An example of this one is that your organization has an automated process in place to issue disclosures within three business days of receipt of all six items required under TRID. What happens if there is a power outage and the program stops functioning or there is a programming hiccup that corrupts the calendar? Leap year comes to mind or even the hoops we jumped through for Y2K. Backup processes, including manual intervention, should be in place to ensure compliance requirements are met. I am still thinking through the additional sub-concept of “Fulfillment Intelligence” that includes “final not finalized reports.” Wouldn’t that be a preliminary report?
THE THREE C’S
Communication—Compliance communication begins at the top. An organization’s leaders must establish its ethical tone and state its values, then communicate these clearly to all personnel. Employees must receive a clear and consistent message.
Confirmation—Automated business systems function as they are programmed, without regard to error. A financial institution must make a commitment to building checks and balances into systems for accuracy and completeness. Confirmation contributes to confidence that the compliance system is performing as desired and that bank staff is performing suitably.

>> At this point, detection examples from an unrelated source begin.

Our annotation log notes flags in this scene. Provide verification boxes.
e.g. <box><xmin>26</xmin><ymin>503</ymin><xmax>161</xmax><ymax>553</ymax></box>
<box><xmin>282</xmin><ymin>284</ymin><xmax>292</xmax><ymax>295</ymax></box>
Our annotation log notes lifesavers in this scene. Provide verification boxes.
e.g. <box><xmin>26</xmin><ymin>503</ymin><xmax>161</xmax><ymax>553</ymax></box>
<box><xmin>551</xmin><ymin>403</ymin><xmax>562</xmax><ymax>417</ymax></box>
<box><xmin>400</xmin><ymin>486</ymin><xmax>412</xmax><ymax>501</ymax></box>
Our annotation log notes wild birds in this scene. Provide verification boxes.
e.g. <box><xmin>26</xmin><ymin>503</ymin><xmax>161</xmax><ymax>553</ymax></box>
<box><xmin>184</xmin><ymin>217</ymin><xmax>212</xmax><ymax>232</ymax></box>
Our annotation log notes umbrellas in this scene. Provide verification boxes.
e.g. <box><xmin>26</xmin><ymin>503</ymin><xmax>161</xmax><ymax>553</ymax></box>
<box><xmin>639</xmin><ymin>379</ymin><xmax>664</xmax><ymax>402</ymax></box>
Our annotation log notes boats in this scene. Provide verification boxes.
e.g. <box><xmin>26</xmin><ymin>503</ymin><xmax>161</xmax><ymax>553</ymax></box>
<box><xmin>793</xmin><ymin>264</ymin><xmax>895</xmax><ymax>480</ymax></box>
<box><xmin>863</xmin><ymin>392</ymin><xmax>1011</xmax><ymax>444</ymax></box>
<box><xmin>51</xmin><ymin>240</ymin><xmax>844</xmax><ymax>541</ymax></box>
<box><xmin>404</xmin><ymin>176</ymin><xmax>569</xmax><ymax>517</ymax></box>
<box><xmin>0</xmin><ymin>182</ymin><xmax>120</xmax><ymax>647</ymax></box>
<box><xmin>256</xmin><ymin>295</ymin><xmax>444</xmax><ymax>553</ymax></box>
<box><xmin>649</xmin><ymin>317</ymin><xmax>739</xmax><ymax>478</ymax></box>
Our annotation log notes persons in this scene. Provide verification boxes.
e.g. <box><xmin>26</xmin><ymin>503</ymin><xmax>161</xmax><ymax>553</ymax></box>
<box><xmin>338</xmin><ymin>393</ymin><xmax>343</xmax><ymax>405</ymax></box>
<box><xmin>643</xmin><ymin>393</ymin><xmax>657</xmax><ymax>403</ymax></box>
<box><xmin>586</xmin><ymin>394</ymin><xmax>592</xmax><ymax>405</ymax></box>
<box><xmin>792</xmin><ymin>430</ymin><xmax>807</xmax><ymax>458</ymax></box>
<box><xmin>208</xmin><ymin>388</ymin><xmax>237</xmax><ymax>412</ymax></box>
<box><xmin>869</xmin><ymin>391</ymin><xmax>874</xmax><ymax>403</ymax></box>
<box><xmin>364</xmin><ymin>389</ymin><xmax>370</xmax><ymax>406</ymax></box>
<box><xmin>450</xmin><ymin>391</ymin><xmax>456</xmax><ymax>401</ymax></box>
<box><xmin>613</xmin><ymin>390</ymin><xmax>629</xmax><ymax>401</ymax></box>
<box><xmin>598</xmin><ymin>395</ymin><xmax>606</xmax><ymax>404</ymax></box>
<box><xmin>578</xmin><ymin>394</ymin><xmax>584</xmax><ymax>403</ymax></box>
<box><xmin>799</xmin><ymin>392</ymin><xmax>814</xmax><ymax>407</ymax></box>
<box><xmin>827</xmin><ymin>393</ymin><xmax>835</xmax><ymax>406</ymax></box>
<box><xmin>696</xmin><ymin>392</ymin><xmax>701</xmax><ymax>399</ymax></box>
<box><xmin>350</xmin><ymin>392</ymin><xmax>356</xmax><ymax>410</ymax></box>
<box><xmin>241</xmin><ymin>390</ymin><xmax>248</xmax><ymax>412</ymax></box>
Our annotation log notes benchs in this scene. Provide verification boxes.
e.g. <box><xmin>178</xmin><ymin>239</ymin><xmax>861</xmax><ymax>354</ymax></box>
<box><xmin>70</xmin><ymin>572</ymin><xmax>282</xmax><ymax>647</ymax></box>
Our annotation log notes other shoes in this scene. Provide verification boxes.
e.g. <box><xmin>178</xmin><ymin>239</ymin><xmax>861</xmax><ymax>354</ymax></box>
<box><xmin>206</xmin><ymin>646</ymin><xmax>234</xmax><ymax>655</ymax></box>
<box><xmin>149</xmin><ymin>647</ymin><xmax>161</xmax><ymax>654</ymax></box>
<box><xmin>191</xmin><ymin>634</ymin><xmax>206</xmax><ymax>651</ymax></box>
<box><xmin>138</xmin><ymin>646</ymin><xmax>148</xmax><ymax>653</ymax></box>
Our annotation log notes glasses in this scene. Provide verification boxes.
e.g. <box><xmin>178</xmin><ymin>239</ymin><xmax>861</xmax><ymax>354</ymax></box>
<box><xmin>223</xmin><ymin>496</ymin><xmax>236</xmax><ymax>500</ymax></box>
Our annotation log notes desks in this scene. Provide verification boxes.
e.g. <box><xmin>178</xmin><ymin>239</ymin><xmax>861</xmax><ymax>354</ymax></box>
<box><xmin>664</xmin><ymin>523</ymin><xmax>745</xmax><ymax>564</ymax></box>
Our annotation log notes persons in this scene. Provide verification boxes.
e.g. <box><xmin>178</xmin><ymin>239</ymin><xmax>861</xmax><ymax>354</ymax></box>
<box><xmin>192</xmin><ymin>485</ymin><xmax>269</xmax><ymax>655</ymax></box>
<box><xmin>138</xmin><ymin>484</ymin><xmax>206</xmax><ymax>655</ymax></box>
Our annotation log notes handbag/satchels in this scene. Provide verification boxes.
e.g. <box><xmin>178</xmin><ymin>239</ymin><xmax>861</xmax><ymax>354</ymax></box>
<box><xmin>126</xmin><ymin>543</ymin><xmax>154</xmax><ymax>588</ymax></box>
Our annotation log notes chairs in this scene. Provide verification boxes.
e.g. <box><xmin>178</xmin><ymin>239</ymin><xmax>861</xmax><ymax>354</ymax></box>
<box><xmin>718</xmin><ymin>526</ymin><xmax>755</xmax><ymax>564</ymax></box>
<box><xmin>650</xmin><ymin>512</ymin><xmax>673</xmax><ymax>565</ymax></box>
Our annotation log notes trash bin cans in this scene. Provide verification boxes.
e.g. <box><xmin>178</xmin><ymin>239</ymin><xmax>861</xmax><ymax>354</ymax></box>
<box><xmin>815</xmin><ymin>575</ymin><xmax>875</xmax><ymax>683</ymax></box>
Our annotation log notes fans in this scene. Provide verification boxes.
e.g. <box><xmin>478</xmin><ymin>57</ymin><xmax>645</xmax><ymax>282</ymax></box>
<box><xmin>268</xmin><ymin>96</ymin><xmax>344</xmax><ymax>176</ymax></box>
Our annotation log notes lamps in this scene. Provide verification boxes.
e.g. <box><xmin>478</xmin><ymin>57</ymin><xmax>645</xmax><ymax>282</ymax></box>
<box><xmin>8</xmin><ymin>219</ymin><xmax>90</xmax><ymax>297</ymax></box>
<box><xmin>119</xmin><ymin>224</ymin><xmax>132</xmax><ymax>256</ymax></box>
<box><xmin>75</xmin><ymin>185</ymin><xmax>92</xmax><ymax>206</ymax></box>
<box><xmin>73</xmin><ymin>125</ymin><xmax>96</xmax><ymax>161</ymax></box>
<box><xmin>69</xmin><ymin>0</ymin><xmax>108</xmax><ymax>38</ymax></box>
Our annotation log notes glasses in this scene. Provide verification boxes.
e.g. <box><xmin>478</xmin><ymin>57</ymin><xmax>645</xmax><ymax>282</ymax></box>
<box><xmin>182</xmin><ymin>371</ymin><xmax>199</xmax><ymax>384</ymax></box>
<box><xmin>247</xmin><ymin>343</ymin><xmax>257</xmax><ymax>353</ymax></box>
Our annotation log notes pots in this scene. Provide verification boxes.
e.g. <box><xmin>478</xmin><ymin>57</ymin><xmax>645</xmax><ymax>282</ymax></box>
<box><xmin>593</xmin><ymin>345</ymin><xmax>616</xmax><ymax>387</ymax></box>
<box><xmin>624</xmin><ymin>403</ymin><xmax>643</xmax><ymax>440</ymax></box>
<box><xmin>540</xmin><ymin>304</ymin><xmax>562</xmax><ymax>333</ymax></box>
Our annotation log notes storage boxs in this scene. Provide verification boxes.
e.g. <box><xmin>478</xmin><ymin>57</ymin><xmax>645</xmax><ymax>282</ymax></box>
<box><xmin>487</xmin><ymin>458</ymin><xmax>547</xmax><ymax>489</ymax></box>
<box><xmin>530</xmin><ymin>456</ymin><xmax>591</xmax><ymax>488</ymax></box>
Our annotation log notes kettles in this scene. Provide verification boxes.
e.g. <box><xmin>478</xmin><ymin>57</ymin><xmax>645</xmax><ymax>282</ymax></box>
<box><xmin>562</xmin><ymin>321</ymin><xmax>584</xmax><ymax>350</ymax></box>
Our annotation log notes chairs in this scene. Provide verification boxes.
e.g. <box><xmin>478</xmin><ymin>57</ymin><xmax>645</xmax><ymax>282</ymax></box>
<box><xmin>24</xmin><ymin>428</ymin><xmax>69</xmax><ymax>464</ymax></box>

Correction—Financial institutions must put processes in place to effectively handle compliance incidents that are detected, identify root cause(s) to violations or operational errors, and address the root cause(s) of each problem to preclude recurrence. Robust processes for correction build integrity into the compliance culture.
Everyone at a financial institution is responsible, in some part, for the strength and integrity of the compliance culture. While automation rises with the demands of consistency, cost effectiveness, and efficiency, compliance culture boils down to people.
So, while the C-Suite is investing in sales and operations, make sure you are investing in yourself. We need to be aware of the initiatives so we can dedicate our continuing education and growth on the background compliance aspects of those initiatives. Risk management is foremost the most important thing a company can invest in -- or at least in my mind it is.